*Description of the task:* What are the lines, word for word, from the line with "Dyno graph for" up to and including the line with "sm.25.750 - Тесты" in the records below? Omit the pictures.

[[ Supplied records open ]]

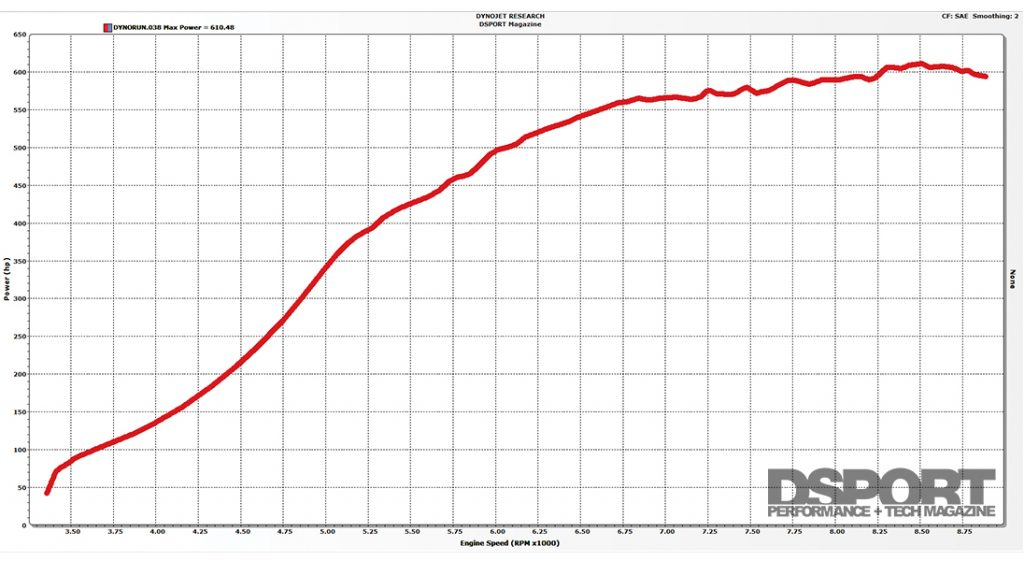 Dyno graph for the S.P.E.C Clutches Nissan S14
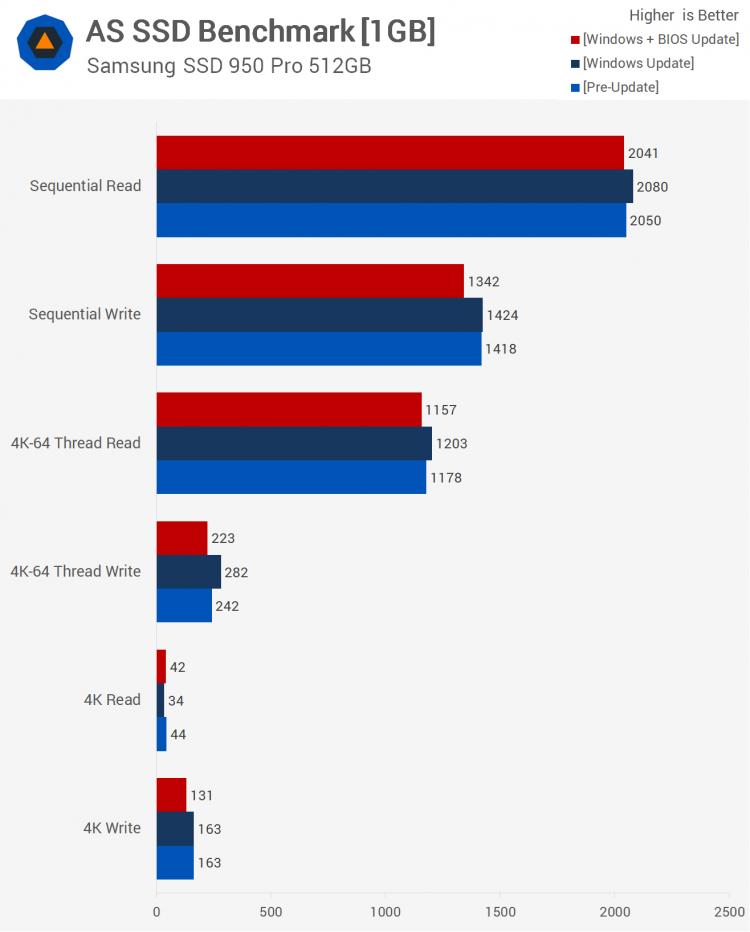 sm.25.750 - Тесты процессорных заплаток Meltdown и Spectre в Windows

[[ Supplied records closed ]]
[[ Supplied records open ]]

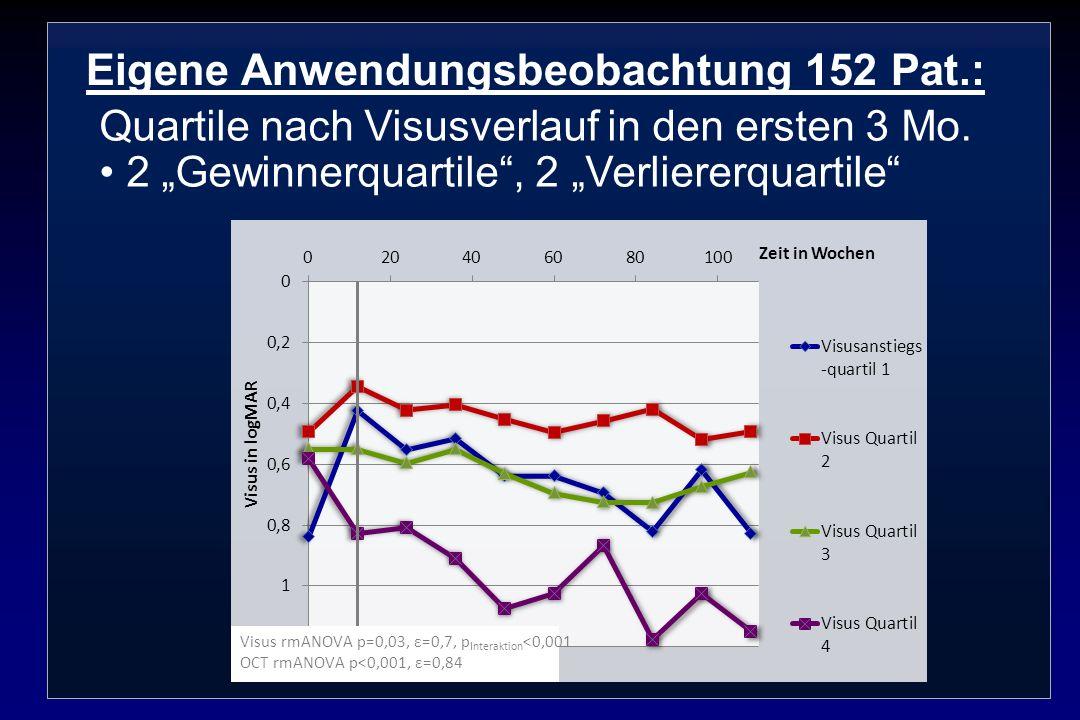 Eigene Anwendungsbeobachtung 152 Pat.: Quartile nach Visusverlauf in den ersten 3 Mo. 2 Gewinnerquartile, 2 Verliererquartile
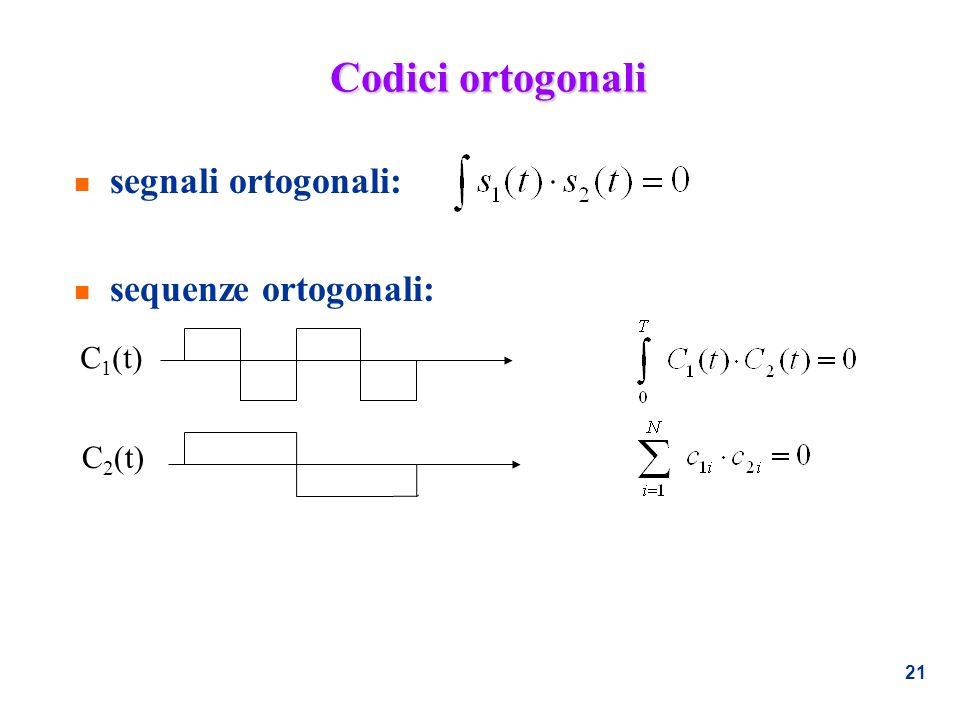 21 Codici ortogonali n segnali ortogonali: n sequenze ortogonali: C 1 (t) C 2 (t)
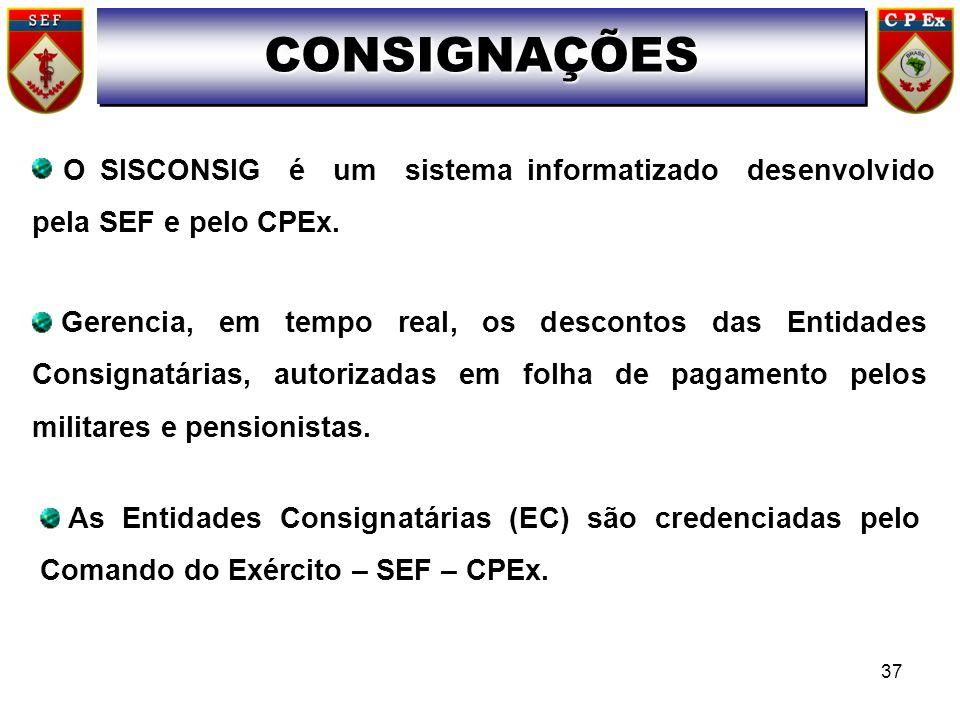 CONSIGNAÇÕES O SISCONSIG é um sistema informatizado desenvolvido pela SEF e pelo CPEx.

[[ Supplied records closed ]]
[[ Supplied records open ]]

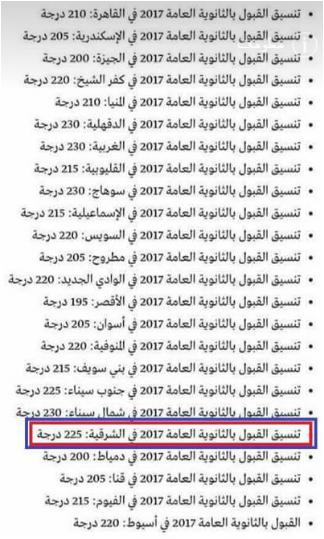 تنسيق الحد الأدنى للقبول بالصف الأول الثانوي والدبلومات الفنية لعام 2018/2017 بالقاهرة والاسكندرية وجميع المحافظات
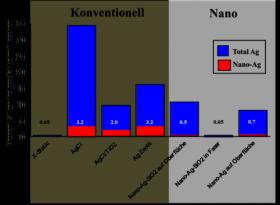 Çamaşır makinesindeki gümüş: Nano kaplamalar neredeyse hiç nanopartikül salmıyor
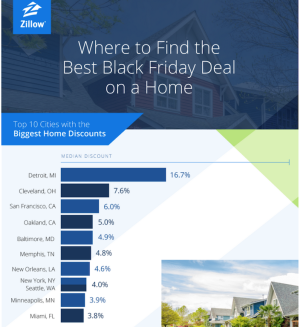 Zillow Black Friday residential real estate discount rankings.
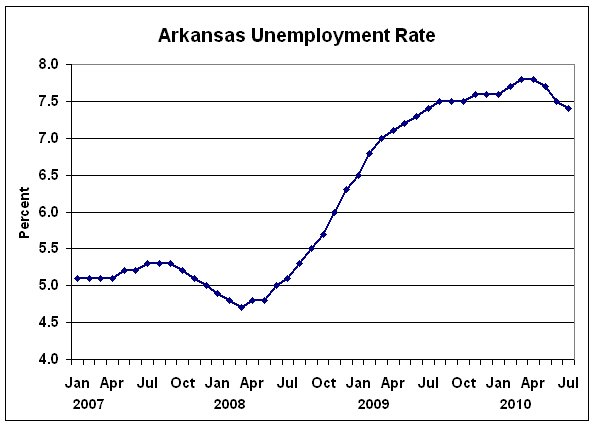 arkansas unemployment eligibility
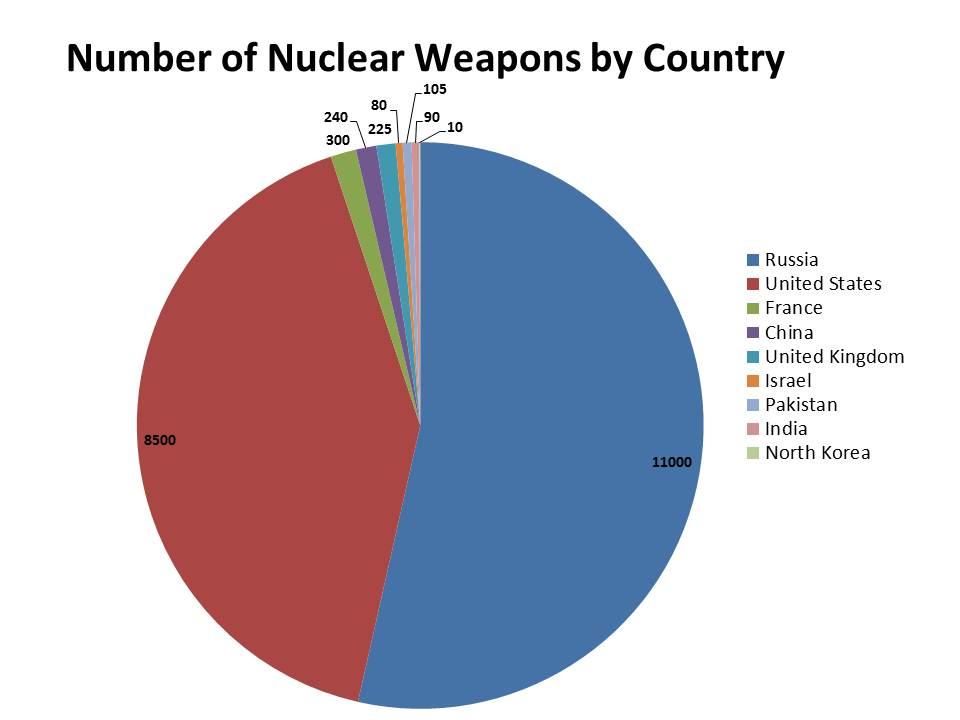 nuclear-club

[[ Supplied records closed ]]

*Written answer:*
 Dyno graph for the S.P.E.C Clutches Nissan S14
 sm.25.750 - Тесты процессорных заплаток Meltdown и Spectre в Windows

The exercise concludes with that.